The promotion gate requires 200 runs at a mean of 0.95 or above. The closest candidates — phi4/classify at 1.000 (n=23) and qwen2.5/classify at 0.989 (n=34) — are both above threshold on mean but are at 11-17% of the required run count. At the current accumulator rate, running seven task types every ten minutes, the promotion gate is roughly five to six weeks out for the fastest-accumulating task type.

This was the point of setting 200 runs, not 50. At n=23, even a perfect score has a confidence interval wide enough to matter. I want to know if phi4 holds 1.000 through 200. I don't know yet.

What I do know: the system is working. The scores are moving the right direction. The bugs I've found — the round-robin router that wasn't round-robining, the classify prompts that were demanding JSON from a plain-text task, the accumulator that silently died for six hours on an IndentationError, the deepseek-r1 that scored 0.096 because I was evaluating its chain-of-thought scratchpad instead of its answer — all of those found their way into the data before I caught them. That's exactly what a statistical evaluation framework is supposed to do: run long enough that you can't hide the bugs.

Where things actually stand

The two models I'd bet on for promotion, if I had to pick today: phi4 on classify and qwen2.5 on classify. Both above 0.95 mean, both trending stable. Format is the secondary priority — phi4 at 0.982 and qwen2.5 at an earlier read of 0.987 are both strong there too.

The task types I wouldn't promote anything on yet: analyze (still validating the post-fix weights), rag_synthesis (best is phi4 at 0.730, n=15 — not close), code_transform (deepseek-coder scoring 0.428 despite being purpose-built for code; phi4 beating it at 0.869).

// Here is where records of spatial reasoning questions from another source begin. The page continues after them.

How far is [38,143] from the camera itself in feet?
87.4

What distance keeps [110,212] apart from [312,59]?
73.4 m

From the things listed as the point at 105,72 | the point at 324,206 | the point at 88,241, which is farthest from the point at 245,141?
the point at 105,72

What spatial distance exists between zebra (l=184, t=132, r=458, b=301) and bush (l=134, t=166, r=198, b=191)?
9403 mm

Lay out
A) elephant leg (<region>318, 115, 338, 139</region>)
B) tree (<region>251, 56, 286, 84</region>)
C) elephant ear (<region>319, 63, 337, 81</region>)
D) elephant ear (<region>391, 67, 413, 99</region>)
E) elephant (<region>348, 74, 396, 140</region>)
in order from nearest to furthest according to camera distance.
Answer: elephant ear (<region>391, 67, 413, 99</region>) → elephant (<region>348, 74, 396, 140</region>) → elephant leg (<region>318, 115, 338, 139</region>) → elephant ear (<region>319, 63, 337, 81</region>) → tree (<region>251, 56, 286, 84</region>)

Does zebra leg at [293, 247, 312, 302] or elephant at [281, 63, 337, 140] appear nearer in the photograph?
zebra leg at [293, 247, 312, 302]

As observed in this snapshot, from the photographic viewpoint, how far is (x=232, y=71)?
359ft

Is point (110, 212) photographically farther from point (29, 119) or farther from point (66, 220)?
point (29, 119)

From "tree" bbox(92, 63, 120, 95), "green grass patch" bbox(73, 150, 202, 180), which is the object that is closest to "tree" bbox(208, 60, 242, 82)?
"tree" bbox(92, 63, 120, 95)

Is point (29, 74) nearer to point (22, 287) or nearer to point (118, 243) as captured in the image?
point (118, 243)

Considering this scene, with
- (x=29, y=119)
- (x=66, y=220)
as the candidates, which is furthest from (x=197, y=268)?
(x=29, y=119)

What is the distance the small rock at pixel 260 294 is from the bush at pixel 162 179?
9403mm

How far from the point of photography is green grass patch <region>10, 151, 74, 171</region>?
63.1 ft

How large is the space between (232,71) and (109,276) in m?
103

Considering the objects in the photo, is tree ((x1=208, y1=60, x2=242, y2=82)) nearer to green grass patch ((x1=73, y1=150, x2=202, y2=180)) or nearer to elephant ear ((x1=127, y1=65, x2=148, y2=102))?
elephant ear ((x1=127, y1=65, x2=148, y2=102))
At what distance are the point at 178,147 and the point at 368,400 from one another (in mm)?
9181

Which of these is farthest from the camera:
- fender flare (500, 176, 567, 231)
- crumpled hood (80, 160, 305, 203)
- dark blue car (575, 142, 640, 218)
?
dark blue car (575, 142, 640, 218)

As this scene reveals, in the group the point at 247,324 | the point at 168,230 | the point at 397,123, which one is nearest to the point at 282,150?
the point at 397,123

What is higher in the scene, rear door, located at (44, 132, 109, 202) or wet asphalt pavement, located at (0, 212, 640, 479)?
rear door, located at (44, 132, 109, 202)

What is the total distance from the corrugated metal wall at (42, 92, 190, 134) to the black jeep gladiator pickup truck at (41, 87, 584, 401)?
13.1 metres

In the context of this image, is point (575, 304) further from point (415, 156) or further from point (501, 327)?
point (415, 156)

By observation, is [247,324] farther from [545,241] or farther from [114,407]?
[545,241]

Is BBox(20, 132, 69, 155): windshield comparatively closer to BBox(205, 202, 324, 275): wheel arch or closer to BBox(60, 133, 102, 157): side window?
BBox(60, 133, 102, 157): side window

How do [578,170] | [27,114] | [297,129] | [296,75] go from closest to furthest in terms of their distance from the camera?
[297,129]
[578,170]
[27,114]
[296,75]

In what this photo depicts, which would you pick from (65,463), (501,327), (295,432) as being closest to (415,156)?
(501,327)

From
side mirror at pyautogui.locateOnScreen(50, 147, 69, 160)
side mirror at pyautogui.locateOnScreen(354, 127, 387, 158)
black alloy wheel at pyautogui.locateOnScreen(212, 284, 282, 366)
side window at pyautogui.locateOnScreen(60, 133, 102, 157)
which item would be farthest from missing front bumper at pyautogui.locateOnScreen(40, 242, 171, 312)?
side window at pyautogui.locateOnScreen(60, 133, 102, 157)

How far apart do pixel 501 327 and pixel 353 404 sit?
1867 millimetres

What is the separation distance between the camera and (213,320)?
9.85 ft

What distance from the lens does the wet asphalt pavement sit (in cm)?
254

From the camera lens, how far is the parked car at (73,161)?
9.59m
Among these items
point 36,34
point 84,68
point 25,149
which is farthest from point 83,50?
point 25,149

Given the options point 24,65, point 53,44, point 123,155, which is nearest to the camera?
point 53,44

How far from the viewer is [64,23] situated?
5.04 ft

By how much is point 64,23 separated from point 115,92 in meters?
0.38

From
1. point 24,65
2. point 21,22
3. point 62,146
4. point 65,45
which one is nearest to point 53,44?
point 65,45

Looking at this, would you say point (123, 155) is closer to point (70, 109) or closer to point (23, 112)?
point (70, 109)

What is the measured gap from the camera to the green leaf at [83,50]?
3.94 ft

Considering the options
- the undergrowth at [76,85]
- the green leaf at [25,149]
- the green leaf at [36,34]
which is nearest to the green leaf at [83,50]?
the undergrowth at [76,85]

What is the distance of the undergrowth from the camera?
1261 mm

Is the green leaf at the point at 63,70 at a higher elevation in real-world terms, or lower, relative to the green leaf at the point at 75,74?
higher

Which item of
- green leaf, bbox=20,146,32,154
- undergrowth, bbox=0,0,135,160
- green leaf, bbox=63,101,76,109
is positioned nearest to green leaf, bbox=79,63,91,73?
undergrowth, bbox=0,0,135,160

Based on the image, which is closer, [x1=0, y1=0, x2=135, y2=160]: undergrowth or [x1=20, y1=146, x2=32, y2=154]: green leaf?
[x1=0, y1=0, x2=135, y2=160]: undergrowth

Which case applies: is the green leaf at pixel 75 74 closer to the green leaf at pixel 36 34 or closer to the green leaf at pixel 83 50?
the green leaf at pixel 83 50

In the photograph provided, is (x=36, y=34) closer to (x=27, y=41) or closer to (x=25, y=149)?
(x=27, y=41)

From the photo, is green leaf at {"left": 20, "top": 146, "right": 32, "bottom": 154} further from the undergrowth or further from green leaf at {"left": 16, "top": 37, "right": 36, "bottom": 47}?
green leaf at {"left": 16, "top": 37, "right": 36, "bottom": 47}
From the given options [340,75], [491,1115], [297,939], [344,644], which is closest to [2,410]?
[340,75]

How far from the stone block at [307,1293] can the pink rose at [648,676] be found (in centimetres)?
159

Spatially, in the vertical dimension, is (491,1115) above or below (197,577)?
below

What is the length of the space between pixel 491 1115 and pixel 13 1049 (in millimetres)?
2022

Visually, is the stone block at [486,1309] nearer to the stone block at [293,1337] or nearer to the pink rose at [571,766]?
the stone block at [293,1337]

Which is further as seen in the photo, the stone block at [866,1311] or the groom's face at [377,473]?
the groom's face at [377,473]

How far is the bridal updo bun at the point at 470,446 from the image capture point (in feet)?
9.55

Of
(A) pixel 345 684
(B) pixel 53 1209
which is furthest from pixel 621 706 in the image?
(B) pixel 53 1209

The next article in this series will cover the vector backend comparison — seven FOSS vector databases tested head-to-head for RAG retrieval, and why the hybrid search model returned the wrong document with higher confidence than the correct one. The short version: BM25 is not universally better. The longer version involves alpha tuning, keyword ambiguity, and a retrieval failure that looked like success until I checked what document it actually returned.

The accumulator is running. Scores are coming in every ten minutes. Nothing has been promoted yet.

Hardware: Mac Mini M4, 24GB unified memory. Models running simultaneously via Ollama. Scoring infrastructure: Python 3.14.3 on pyenv, Langfuse self-hosted for observability, Voyage voyage-3-lite for semantic similarity, 1Password service account for secret management.

958 runs. $1.80 in API costs. 0 promotions.